Rookie of the enterprise log platform! Lighter and more efficient than ELK

When our company deploys many services, testing, and formal environments, checking logs has become a very rigid requirement. Is it to collect logs from multiple environments in a unified manner and then use Nginx to provide services to the outside world, or to use the dedicated log collection service ELK? This becomes a problem!

As an integrated solution, Graylog uses Elasticsearch for storage, MongoDB for caching, and also has a throttle (throttling). At the same time, its interface query is simple and easy to use and easy to expand. Therefore, using Graylog has become the best choice, saving us a lot of heart.
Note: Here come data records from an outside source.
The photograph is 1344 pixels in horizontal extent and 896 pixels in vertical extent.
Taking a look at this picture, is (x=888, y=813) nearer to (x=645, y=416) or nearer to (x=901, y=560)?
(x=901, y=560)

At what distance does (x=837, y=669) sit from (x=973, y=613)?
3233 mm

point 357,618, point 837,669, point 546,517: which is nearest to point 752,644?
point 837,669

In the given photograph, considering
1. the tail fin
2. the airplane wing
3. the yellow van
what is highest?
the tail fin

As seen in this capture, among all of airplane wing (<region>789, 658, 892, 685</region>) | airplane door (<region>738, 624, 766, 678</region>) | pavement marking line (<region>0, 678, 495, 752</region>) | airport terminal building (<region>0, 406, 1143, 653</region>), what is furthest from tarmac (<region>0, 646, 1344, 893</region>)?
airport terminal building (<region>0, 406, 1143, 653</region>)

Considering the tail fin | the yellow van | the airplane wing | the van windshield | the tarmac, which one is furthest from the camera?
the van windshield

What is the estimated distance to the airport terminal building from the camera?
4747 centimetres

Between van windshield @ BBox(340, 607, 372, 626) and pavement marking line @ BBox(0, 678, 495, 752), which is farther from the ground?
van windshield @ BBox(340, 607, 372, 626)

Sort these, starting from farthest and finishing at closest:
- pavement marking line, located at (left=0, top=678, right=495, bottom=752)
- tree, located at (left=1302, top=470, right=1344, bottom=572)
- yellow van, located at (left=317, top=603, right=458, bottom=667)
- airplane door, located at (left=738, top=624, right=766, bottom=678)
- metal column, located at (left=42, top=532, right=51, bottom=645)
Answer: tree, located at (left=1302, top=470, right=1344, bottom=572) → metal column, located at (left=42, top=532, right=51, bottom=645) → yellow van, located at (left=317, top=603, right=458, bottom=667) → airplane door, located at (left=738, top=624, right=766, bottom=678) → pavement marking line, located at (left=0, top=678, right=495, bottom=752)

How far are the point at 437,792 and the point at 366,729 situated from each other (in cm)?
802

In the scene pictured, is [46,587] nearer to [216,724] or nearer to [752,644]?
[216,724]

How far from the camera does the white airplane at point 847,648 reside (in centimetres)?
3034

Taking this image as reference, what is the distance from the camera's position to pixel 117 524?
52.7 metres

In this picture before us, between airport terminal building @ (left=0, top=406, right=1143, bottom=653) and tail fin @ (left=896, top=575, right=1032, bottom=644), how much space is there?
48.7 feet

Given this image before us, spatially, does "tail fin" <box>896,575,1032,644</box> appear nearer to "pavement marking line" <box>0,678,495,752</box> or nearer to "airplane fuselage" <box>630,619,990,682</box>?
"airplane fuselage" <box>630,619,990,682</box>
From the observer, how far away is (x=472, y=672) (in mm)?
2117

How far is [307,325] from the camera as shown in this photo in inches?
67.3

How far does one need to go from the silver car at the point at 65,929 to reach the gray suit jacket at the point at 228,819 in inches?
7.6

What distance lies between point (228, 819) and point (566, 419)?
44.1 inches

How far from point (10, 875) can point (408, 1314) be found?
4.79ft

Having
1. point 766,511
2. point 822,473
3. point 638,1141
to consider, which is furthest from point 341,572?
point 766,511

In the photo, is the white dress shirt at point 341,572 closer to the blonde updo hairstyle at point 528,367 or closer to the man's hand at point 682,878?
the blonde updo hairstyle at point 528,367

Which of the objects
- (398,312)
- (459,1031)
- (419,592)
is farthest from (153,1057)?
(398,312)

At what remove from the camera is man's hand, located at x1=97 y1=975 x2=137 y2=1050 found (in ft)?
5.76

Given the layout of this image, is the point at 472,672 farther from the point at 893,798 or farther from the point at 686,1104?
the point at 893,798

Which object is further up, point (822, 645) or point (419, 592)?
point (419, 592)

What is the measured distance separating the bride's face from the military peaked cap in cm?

Filebeat tool introduction

Filebeat log file shipping service

Filebeat is a log file shipping tool. After installing the client on your server, Filebeat will automatically monitor the given log directory or the specified log file, track and read these files, read them continuously, and forward the information to Stored in Elasticsearch or Logstarsh or Graylog.

Filebeat workflow introduction

When you install and enable the Filebeat program, it will start one or more probes (prospectors) to detect the log directory or file you specify.

For each log file found by the probe, Filebeat will start a harvester.

Each harvesting process reads the latest content of a log file and sends these new log data to the spooler, which will collect these events.

Finally, Filebeat will send the collected data to the address you specify (we send it to the Graylog service here).

Filebeat icon to understand memory

We don't apply Logstash service here, mainly because Filebeat is more lightweight than Logstash.

When the machine configuration or resources we need to collect information are not particularly large, and it is not that complicated, it is still recommended to use Filebeat to collect logs.

In daily use, Filebeat has various installation and deployment methods and runs very stable.

Filebeat configuration file

The core of configuring Filebeat tool is how to write its corresponding configuration file!

The configuration of the corresponding Filebeat tool is mainly controlled by writing its configuration file. For installation via rpm or deb package, the configuration file will be stored under the path /etc/filebeat/filebeat.yml by default. For Mac or Win systems, please check the relevant files in the unzipped file, which are all involved.

The main configuration file of the Filebeat tool is shown below, and the meaning of each field is explained in detail in the comment information, so I won't go into details here. Note that , we will log all input sources to read all yml defined configurations in inputs.d directory.

Therefore, we can define different configuration files for more unused services (testing, formal services), and configure them according to the actual situation of physical machine deployment.

# 配置输入来源的日志信息
# 我们合理将其配置到了 inputs.d 目录下的所有 yml 文件
filebeat.config.inputs:
  enabled: true
  path: ${path.config}/inputs.d/*.yml
  # 若收取日志格式为 json 的 log 请开启此配置
  # json.keys_under_root: true

# 配置 Filebeat 需要加载的模块
filebeat.config.modules:
  path: ${path.config}/modules.d/*.yml
  reload.enabled: false

setup.template.settings:
  index.number_of_shards: 1

# 配置将日志信息发送那个地址上面
output.logstash:
  hosts: ["11.22.33.44:5500"]

# output.file:
#   enable: true

processors:
  - add_host_metadata: ~
  - rename:
      fields:
        - from: "log"
          to: "message"
  - add_fields:
      target: ""
      fields:
        # 加 Token 是为了防止无认证的服务上 Graylog 服务发送数据
        token: "0uxxxxaM-1111-2222-3333-VQZJxxxxxwgX "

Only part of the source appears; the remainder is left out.